-- Opening Marker --

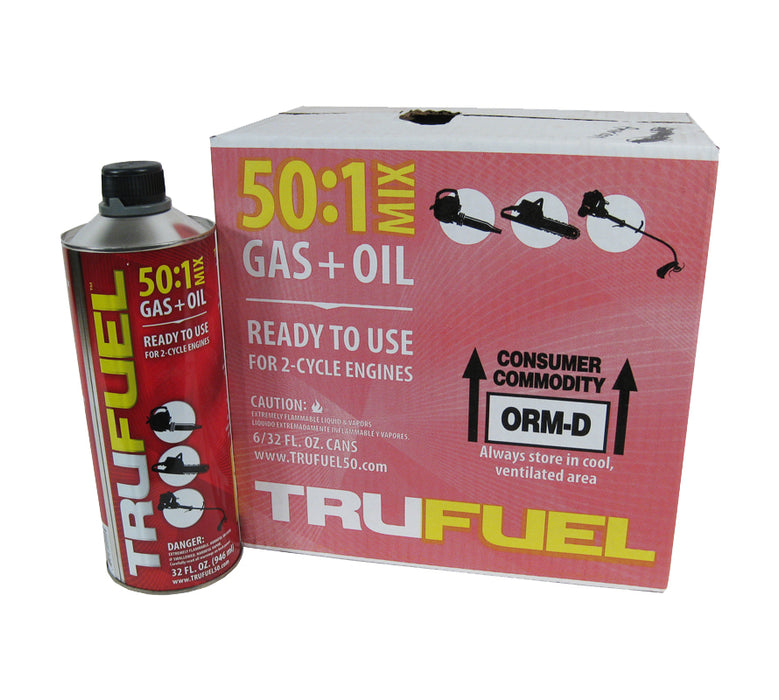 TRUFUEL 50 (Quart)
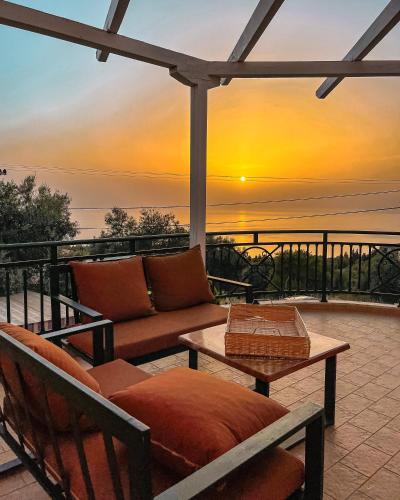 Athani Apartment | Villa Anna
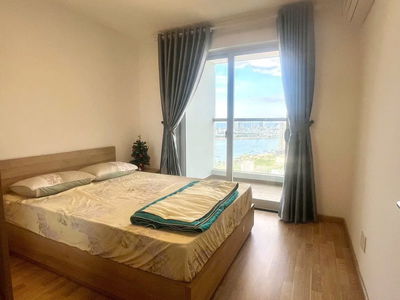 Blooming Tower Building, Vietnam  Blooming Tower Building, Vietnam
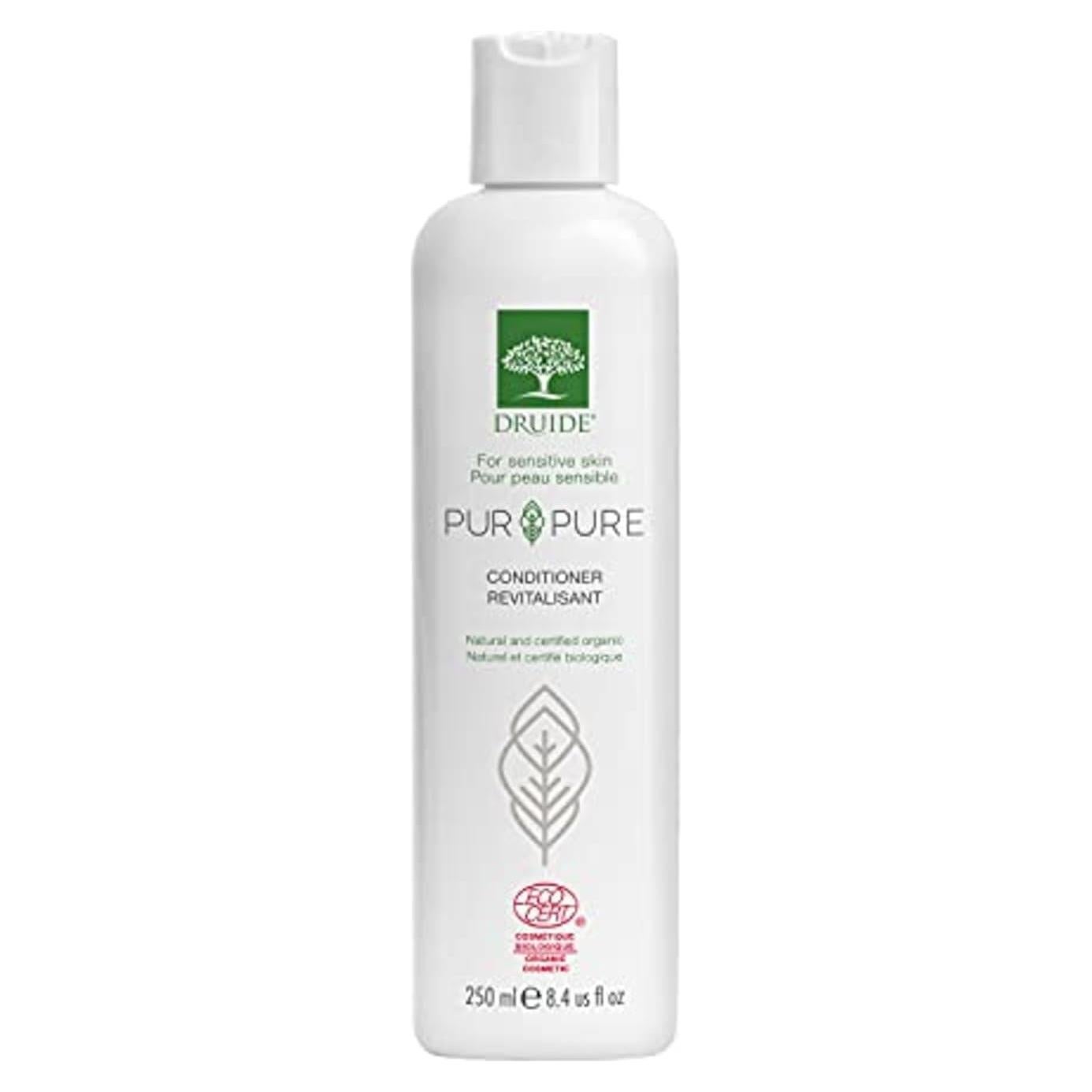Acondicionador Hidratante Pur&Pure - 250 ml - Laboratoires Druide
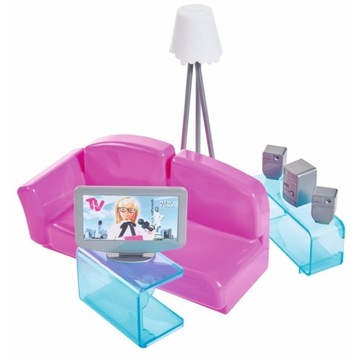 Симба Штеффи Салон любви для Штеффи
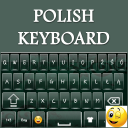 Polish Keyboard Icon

-- Closing Marker --

Output every line of the records above exactly, without the pictures.

 TRUFUEL 50 (Quart)
 Athani Apartment | Villa Anna
 Blooming Tower Building, Vietnam  Blooming Tower Building, Vietnam
Acondicionador Hidratante Pur&Pure - 250 ml - Laboratoires Druide
 Симба Штеффи Салон любви для Штеффи
 Polish Keyboard Icon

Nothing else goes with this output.